Два года в Испании. 1937—1939 - Овадий Герцович Савич
Шрифт:
Интервал:
Закладка:
Я отвечаю: «Вряд ли, прежде всего, можно так ставить вопрос. Пулемет, хлеб и книга несоизмеримы. Душа народа живет в груди пулеметчика, но отражается она в книгах. Народу нужны и пулеметчик и писатель. Оба они защищают его».
Но есть другая сторона вопроса, главная. Наша родина знала много войн и много несчастий. Наша история — это взлет и падение. Душу народа формировали не только годы расцвета, но и столетия горя. На протяжении веков народ живет не только победами, но и поражениями. Бывают минуты упадка, которые дают больше, чем годы мирного счастья. Открытие Америки сделало нас конкистадорами, гибель Великой Армады напомнила нам, что мы люди.

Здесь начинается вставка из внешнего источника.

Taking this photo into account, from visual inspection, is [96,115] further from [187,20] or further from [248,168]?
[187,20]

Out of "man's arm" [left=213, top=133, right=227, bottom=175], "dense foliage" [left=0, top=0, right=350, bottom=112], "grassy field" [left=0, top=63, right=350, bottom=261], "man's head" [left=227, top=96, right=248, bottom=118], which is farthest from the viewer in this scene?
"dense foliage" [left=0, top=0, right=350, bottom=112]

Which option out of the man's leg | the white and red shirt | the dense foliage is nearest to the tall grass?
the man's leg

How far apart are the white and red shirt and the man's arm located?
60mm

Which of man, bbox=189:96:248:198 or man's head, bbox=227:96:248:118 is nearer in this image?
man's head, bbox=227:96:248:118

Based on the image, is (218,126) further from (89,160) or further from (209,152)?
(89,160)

Дон Рамон спокойно смотрел в зал. Он подумал: «Так я отвечаю коммунистам, — они полагают, что испытания, горе и несчастье человеку не нужны». Он тотчас спросил себя: «А разве я действительно знаю, что, собственно, думают по этому поводу коммунисты?» Он только чувствовал, что они с ним не согласятся. «Но ведь я не хочу ни войны, ни несчастья, ни упадка», — подумал он.
— Есть воды наземные, есть воды подземные. И те и другие стремятся к океану. Но есть и озера, вода которых не уходит никуда. Мне кажется, что для истории война — это озеро, временная задержка, остановка. Конечно, те, кто живет у озера, думают только о нем: их жизнь зависит от него. Но к океану пробьется неведомый рыбакам среди их сурового труда подземный поток. Скажут ли они потоку: остановись?

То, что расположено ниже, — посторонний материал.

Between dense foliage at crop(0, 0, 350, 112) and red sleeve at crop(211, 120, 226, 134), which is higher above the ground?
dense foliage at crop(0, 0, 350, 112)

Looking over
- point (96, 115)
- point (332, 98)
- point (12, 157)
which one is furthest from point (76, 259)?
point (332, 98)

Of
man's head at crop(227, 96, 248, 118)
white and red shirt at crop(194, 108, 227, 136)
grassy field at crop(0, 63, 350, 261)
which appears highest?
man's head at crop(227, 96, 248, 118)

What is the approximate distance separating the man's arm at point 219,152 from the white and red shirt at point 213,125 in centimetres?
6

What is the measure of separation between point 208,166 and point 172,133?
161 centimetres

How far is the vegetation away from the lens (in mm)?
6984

Я — человек и не могу спокойно пройти мимо пожара, в котором гибнут мои близкие. Поэтому я с вами, Я — человек и не могу спокойно видеть, как звери терзают мою страну. Поэтому я с вами. Но история — большая дорога: одни живут у нее, другие идут по ней, Испанию не раз останавливали на ее пути. Если сейчас фашизм хочет вернуть прошлое, то разве мы не должны думать о будущем? Застигнутым бурей кажется, что солнце никогда не взойдет. Они не могут понять тех, кто и в бурю думает о покое вчерашнего и завтрашнего дня. На самом деле они сами часто отдают свою жизнь за то именно, чтобы солнце взошло завтра. Как же я могу быть не с ними? Но кто заставит меня стать слепым, хотя бы временно, как они?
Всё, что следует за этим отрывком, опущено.